# Requirement:
Gather each line below that contains the word "does" and copy it out in full. Case counts, so match capital and lowercase letters precisely.

# Listed records:
-------------------------

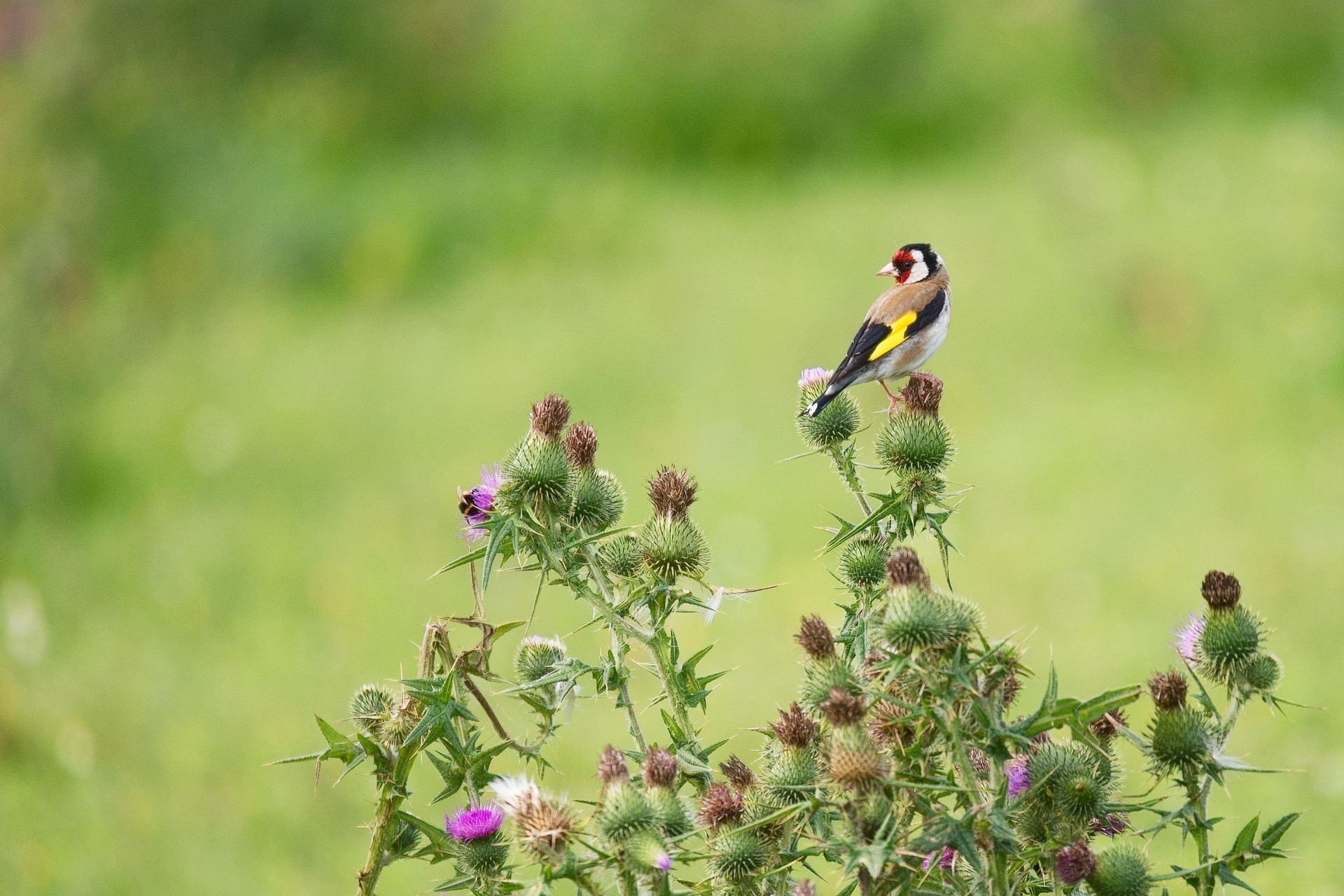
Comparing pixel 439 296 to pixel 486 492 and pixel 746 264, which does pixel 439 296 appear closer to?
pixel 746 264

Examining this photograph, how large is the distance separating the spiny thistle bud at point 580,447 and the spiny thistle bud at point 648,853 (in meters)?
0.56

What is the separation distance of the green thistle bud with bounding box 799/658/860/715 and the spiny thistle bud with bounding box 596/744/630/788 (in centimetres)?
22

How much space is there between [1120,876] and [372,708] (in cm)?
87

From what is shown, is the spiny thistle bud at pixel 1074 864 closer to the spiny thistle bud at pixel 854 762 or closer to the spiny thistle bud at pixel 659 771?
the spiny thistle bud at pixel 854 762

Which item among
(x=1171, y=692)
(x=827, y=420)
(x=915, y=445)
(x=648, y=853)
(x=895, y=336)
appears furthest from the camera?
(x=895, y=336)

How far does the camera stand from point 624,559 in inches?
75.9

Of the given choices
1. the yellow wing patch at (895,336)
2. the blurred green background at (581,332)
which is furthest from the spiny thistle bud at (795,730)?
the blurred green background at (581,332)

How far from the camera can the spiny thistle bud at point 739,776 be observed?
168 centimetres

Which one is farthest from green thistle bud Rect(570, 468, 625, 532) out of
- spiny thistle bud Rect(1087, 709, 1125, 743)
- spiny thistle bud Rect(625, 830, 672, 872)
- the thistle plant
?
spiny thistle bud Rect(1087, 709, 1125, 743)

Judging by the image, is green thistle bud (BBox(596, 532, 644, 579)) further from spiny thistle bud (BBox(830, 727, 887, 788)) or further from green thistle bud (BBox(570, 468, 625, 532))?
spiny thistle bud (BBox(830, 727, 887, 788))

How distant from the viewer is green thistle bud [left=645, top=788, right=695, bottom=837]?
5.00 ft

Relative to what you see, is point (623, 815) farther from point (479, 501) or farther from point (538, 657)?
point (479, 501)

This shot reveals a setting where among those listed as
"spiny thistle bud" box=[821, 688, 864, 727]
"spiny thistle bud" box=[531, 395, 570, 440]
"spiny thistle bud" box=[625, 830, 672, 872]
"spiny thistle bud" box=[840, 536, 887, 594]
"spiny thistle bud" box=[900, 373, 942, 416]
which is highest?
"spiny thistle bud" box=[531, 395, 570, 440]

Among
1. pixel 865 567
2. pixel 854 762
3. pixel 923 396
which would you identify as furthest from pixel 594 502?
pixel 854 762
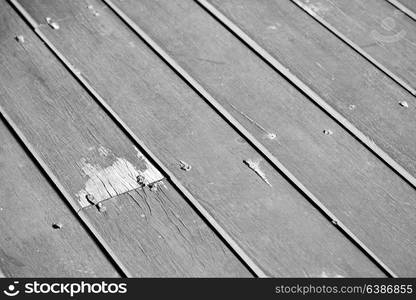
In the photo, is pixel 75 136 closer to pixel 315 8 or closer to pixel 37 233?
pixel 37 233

-------------------------

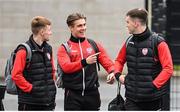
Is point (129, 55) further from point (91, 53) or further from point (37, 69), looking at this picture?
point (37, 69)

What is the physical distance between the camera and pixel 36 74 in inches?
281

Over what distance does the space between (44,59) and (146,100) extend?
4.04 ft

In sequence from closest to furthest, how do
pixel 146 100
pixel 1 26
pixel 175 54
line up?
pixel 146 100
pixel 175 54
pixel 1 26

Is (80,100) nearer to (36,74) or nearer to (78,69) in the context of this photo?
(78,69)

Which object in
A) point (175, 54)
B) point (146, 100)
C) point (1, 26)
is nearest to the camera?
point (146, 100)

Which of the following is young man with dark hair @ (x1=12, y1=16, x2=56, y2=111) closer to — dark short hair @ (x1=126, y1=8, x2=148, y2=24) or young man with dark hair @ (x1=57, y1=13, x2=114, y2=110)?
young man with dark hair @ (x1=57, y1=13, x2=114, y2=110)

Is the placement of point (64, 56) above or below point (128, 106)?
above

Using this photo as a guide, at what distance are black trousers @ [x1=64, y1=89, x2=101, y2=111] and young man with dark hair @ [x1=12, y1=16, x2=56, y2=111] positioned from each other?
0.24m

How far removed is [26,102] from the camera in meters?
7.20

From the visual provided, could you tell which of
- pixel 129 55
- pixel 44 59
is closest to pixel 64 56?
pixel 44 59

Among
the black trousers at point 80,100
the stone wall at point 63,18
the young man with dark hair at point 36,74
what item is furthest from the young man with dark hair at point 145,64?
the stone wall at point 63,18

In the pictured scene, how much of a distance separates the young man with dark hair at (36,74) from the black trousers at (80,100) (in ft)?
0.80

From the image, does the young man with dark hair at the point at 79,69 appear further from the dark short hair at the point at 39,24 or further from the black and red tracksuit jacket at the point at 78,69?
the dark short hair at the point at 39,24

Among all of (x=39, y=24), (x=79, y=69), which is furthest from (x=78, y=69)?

-------------------------

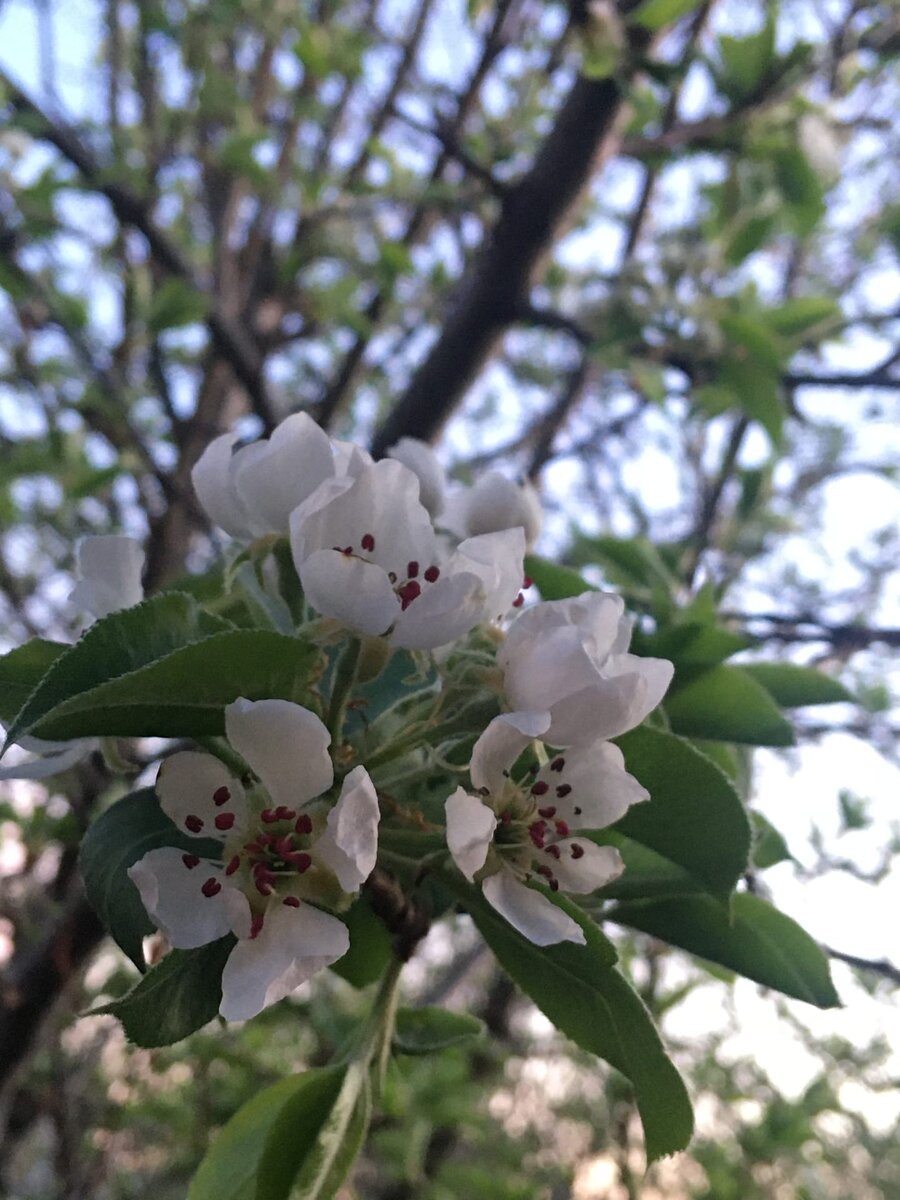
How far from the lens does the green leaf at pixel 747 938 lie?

-------------------------

# Task solution:
Comparing pixel 439 296 to pixel 486 492 and pixel 746 264, which does pixel 439 296 appear closer to?
How far does the camera stand from point 624,559 in inches?
Over what distance does the space between (44,59) and (146,100) extend?
From the image, does the young man with dark hair at the point at 79,69 appear further from the dark short hair at the point at 39,24 or further from the black and red tracksuit jacket at the point at 78,69?
How far from the lens does the green leaf at pixel 747 938 lie?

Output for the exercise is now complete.